Intake-esm Datastore
Apache License 2.0
14 stars 11 forks source link

Relative path in JSON files? #75

Open mnlevy1981 opened 4 years ago

mnlevy1981 commented 4 years ago

Now that intake-esm supports a relative path from the json to csv.gz, I think all the json files in catalog/ with a full path should change to the relative path.

$ cd /glade/collections/cmip/catalog/intake-esm-datastore/catalogs
$ grep catalog_file *.json
campaign-cesm2-cmip6-timeseries.json:  "catalog_file": "/glade/collections/cmip/catalog/intake-esm-datastore/catalogs/campaign-cesm2-cmip6-timeseries.csv.gz",
glade-cesm1-cmip5-timeseries.json:  "catalog_file": "/glade/collections/cmip/catalog/intake-esm-datastore/catalogs/glade-cesm1-cmip5-timeseries.csv.gz",
glade-cesm1-le.json:  "catalog_file": "/glade/collections/cmip/catalog/intake-esm-datastore/catalogs/glade-cesm1-le.csv.gz",
glade-cmip5.json:  "catalog_file": "/glade/collections/cmip/catalog/intake-esm-datastore/catalogs/glade-cmip5.csv.gz",
glade-cmip6.json:  "catalog_file": "/glade/collections/cmip/catalog/intake-esm-datastore/catalogs/glade-cmip6.csv.gz",
mistral-cmip5.json:  "catalog_file": "/home/mpim/m300524/intake-esm-datastore/catalogs/mistral-cmip5.csv.gz",
mistral-cmip6.json:  "catalog_file": "/home/mpim/m300524/intake-esm-datastore/catalogs/mistral-cmip6.csv.gz",
mistral-miklip.json:  "catalog_file": "/home/mpim/m300524/intake-esm-datastore/catalogs/mistral-miklip.csv.gz",
mistral-MPI-GE.json:  "catalog_file": "/home/mpim/m300524/intake-esm-datastore/catalogs/mistral-MPI-GE.csv.gz",
pangeo-cmip6.json:  "catalog_file": "https://storage.googleapis.com/cmip6/pangeo-cmip6.csv",
stratus-cesm1-le.json:  "catalog_file": "stratus-cesm1-le.csv",

I plan on changing

campaign-cesm2-cmip6-timeseries.json
glade-cesm1-cmip5-timeseries.json
glade-cesm1-le.json

When I next update those catalogs, and stratus-cesm1-le.json is already doing this. I definitely think glade-cmip5.json and glade-cmip6.json should follow suit, though I am less familiar with mistral.

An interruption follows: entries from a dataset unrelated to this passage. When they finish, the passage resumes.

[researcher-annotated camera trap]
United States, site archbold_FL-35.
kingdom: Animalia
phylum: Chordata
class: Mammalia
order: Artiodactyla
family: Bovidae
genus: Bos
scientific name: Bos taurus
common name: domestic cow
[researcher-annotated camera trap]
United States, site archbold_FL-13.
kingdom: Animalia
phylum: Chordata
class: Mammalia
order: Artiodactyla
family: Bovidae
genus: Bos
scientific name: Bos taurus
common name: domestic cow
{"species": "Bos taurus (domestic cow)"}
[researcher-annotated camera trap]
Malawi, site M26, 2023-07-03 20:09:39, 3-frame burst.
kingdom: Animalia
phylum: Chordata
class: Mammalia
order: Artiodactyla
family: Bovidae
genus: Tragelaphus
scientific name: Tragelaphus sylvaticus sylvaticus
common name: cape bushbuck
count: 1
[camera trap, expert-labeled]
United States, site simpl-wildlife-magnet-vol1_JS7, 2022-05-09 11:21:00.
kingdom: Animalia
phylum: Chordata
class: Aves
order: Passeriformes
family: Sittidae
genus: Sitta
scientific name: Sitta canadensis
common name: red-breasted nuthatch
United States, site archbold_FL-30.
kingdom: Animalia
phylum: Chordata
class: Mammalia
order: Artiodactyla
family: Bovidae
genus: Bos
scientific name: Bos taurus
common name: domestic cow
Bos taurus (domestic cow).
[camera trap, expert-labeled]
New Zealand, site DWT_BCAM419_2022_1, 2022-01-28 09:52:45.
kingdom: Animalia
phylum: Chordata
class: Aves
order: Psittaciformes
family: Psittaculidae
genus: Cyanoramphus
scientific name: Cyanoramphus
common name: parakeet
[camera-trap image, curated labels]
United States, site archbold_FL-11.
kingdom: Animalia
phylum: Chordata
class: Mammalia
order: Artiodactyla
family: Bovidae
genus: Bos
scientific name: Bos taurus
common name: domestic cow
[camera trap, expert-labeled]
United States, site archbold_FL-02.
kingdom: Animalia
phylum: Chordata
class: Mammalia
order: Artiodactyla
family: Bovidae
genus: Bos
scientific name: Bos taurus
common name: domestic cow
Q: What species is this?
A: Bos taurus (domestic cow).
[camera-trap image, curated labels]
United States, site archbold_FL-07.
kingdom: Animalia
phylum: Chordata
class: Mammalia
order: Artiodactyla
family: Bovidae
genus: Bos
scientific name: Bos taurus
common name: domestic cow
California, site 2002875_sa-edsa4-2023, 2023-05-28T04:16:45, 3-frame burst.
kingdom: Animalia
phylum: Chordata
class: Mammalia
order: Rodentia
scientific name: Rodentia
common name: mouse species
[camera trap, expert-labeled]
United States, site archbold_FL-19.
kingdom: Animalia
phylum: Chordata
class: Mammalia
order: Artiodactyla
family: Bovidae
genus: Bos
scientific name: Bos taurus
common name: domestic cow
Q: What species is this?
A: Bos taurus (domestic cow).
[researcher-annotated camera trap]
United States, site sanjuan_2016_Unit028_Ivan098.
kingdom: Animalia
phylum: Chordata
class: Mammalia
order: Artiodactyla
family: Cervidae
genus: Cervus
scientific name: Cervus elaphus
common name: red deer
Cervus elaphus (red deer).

mnlevy1981 commented 4 years ago

Note: one big reason for suggesting this is that I think users (especially on glade) should be copying the json and csv.gz into a subdirectory of whatever project is using them so we don't inadvertently break their workflow by updating these catalogs. A user pointing to /glade/collections/cmip/catalog/intake-esm-datastore/catalogs/campaign-cesm2-cmip6-timeseries.json will be in for an unpleasant surprise when fixes to #64 (potentially breaking their searches) and / or #74 (potentially changing the data in the catalog) are made.